>> BEGIN

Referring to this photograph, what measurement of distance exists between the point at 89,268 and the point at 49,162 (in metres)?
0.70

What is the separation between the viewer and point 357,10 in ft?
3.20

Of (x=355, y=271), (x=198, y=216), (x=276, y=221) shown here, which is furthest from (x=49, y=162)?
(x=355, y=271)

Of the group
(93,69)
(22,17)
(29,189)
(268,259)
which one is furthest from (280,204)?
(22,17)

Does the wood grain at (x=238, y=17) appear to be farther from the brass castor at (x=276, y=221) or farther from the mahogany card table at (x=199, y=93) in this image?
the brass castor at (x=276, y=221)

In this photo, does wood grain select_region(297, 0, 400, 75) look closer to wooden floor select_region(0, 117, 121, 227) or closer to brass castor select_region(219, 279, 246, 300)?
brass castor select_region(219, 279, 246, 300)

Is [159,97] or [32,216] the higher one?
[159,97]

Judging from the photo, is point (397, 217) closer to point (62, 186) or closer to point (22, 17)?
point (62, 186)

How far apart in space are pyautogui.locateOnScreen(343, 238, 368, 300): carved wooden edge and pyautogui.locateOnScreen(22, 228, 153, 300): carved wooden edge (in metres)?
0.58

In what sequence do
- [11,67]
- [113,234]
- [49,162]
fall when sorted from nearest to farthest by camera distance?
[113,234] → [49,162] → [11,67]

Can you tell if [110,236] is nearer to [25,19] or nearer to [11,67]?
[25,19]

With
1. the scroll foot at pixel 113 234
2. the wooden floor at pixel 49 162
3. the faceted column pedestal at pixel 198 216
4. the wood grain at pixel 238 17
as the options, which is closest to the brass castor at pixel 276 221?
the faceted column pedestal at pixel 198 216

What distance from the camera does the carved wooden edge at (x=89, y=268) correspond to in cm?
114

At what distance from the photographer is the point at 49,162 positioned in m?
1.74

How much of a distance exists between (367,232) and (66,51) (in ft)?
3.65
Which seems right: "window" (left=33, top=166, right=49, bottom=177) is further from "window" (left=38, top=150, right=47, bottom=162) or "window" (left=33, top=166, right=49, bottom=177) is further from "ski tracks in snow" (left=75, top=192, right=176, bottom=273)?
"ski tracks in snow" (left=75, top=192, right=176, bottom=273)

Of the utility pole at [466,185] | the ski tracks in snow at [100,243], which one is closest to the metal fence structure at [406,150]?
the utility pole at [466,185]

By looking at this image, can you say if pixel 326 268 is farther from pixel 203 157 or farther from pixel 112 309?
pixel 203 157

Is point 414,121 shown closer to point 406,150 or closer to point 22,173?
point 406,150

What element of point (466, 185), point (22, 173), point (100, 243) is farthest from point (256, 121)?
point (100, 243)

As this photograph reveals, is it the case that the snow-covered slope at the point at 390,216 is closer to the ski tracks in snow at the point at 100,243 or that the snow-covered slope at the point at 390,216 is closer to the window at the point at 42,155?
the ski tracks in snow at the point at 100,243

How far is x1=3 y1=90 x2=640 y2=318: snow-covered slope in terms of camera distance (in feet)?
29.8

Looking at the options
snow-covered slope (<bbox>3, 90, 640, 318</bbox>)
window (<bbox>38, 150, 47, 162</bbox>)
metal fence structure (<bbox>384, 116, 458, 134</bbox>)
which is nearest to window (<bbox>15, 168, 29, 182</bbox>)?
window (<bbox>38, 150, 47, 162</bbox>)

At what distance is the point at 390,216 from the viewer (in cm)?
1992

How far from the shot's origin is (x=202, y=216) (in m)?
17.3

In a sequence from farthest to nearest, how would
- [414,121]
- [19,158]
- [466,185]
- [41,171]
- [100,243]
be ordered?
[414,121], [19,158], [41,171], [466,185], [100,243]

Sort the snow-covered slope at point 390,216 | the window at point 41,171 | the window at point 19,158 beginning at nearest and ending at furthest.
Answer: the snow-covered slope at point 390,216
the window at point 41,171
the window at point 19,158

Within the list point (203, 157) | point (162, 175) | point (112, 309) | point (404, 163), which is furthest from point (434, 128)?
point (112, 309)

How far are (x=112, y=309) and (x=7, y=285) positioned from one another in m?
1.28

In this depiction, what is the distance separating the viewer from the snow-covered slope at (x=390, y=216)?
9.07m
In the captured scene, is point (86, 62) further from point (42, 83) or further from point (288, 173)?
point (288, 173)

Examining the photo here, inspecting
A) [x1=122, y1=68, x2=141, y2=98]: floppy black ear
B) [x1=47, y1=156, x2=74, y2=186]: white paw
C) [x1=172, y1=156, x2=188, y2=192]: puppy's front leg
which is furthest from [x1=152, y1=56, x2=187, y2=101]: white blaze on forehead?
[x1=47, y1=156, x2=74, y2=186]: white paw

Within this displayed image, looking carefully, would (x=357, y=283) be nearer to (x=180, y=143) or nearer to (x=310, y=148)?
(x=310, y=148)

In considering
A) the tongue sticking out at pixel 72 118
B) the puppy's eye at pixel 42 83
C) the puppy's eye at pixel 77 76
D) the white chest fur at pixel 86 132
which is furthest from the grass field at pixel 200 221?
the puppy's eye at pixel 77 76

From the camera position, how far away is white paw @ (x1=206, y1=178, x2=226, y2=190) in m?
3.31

>> END

◆ Description of the task: Reproduce the data from the line with "Looking at the options" up to and including the line with "[414,121], [19,158], [41,171], [466,185], [100,243]", changing "metal fence structure" to "steel railing" and keeping everything else the same.

◆ Output below:
Looking at the options
snow-covered slope (<bbox>3, 90, 640, 318</bbox>)
window (<bbox>38, 150, 47, 162</bbox>)
steel railing (<bbox>384, 116, 458, 134</bbox>)
which is nearest to window (<bbox>15, 168, 29, 182</bbox>)?
window (<bbox>38, 150, 47, 162</bbox>)

At what distance is the point at 390,216 from the viewer (in cm)?
1992

How far from the shot's origin is (x=202, y=216) (in m)?
17.3

In a sequence from farthest to nearest, how would
- [414,121]
- [19,158]
- [466,185]
- [41,171]
- [100,243]
be ordered?
[414,121], [19,158], [41,171], [466,185], [100,243]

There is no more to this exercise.